**Passage provided**
Once hyperboles.app has started, click the open button at the bottom left next to DSP, and make sure the sampling-rate is to 48KHz. Select the instrument version from the big bold drop-down menu at the top. When you are ready to begin, press the ‘s’ key to start the countdown to the beginning of the piece. (You might also want to check the Max window to make sure no errors have occurred. There should be no “sflist~: can’t find file…” errors, though you might see these when configuring a new piece; if you do, just restart hyperboles.app and try again without regenerating the sound files.)
If, on the other hand, you want to “roll your own” (i.e. make your own version of the piece), start the slippery chicken app. Once you get to the SC> prompt, type the following Lisp call:
(osc-call)
Now start hyperboles.app, and set the sampling-rate to 48KHz as detailed above. Press the ‘algorithm tweaks’ button and select a preset, etc.: see the instructions below. Once you’re happy press the generate piece button. The patch window will turn red whilst Lisp is doing the necessary calculations. Once the patch is back to its original colour, press the generate score button. Again, the patch will turn red while Lilypond renders the score PDF. Once it is ready, you will see the score in the window to the right of the main patch. You can turn pages by using the buttons on the patch or the left and right arrow keys. Before you can perform the piece you will also have to render the sound files by pressing the ‘generate snds’ button. Each time you start hyperboles.app it will load the last generated version of the piece.
As the sound files and real-time processing are 4-channel, you’ll need to configure a stereo version if you’re practising with headphones or two speakers. Click the open button near the DSP toggle (bottom right of audio control patch), then click the I/O mappings button at the buttom right of the Audio Status window. Set Output channel 3 to Output 1 and Output channel 4 to Output 2.

**What you need to do**
**1.** Using the hyperboles.app instructions, answer each question in a few words:
(a) What sampling rate should be set?
(b) Which key starts the countdown to the beginning of the piece?
(c) What color does the patch window turn while Lisp does its calculations?
**2.** In one to three sentences, explain why the hyperboles.app instructions call for configuring a stereo version, and when it is needed.
**3.** Write the next part of the hyperboles.app instructions, picking up after the final sentence.

**Given information**

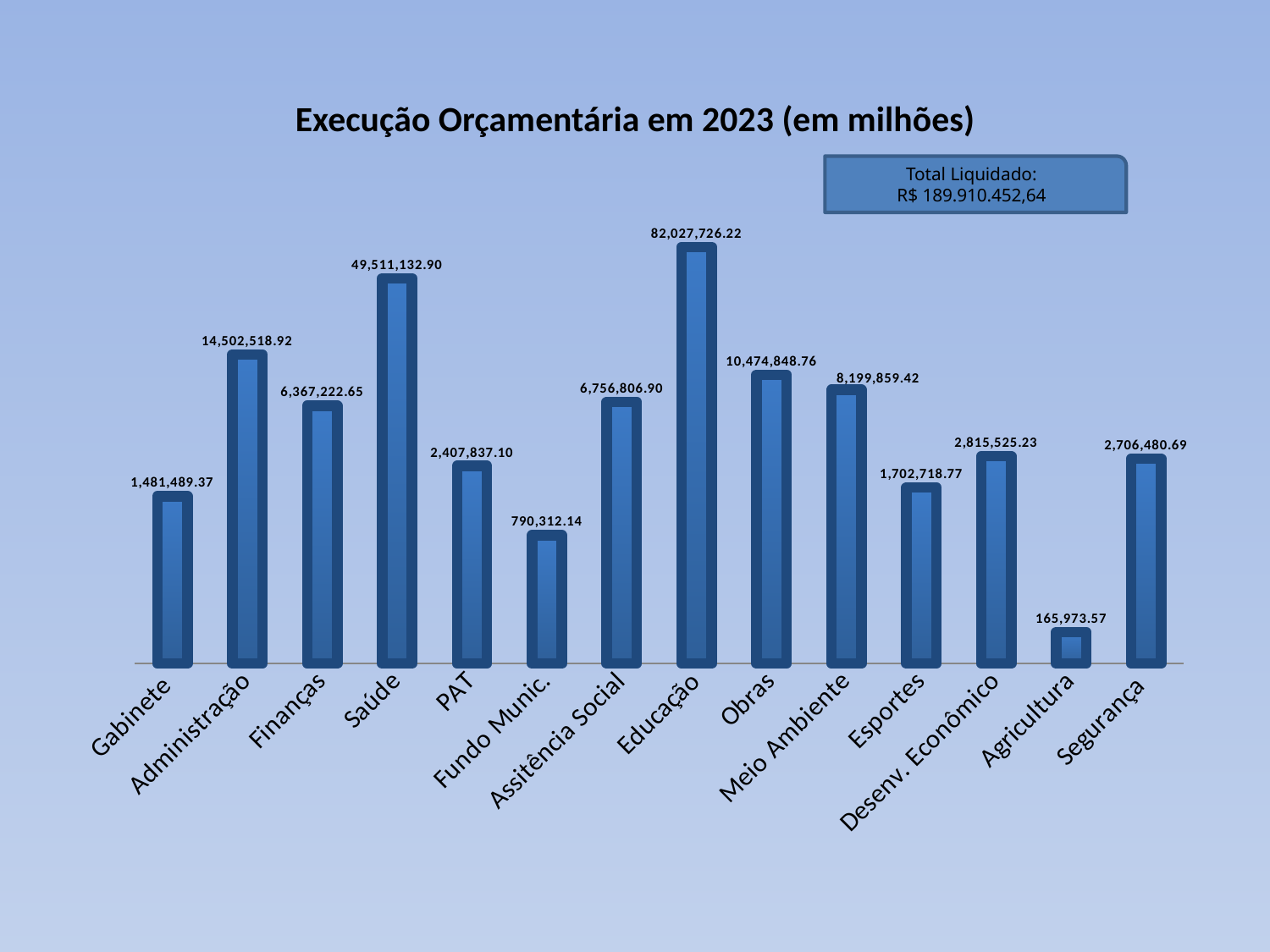
What is the value for Educação? 82,027,726.22 What is the value for Meio Ambiente? 8,199,859.42 What is the difference between the values for Educação and Saúde? 32,516,593.32 What is the value for Fundo Munic.? 790,312.14 What kind of chart is shown on the slide? Bar chart How many categories are shown on the x axis? 14 Which is larger, the value for Administração or the value for Obras? Administração Which category has the lowest value? Agricultura What is the value for Saúde? 49,511,132.90 What is the difference between the values for Obras and Meio Ambiente? 2,274,989.34 Which category has the highest value? Educação What is the title of the chart? Execução Orçamentária em 2023 (em milhões)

**Answers to the exercise**
**1.**
(a) 48KHz
(b) The ‘s’ key
(c) Red

**2.** The sound files and real-time processing are 4-channel, so a stereo version is needed when practising with headphones or two speakers. It is set up by mapping Output channel 3 to Output 1 and Output channel 4 to Output 2.

**3.**
Algorithm Interface Details
The global proportions menu sets the proportions of the global structure (see the Structure section above).
The starting tempo sets not only the tempo with which the piece begins but the tempo from which all other tempi are proportionally derived.
The starting rhythm/voice permutations menu sets the rhythm sequence permutation which begins the piece. Changing this will result in different rhythmic material being allocated to the solo instrument and three computer parts throughout the piece.
The starting note order permutations refers to the ordering of the basic pitches which form the background to the piece. For instance, in the flute version, the pitches in the drop-down menu are the lowest notes of the multiphonics we use. A4 refers to middle A, FS4 is the F sharp below, GS4 is G sharp, and F4 is F. So the first note will form the fundamental starting multiphonic of the piece. In all versions, a transition takes place over the duration of the piece through the ordering of these notes and then on through to some single pitches, low C and high G in the flute version. For each of the four given pitches there are several ways of playing them which will be cycled through as each pitch is selected in sequence (e.g. in the flute version, two to six possible multiphonics for each basic pitch).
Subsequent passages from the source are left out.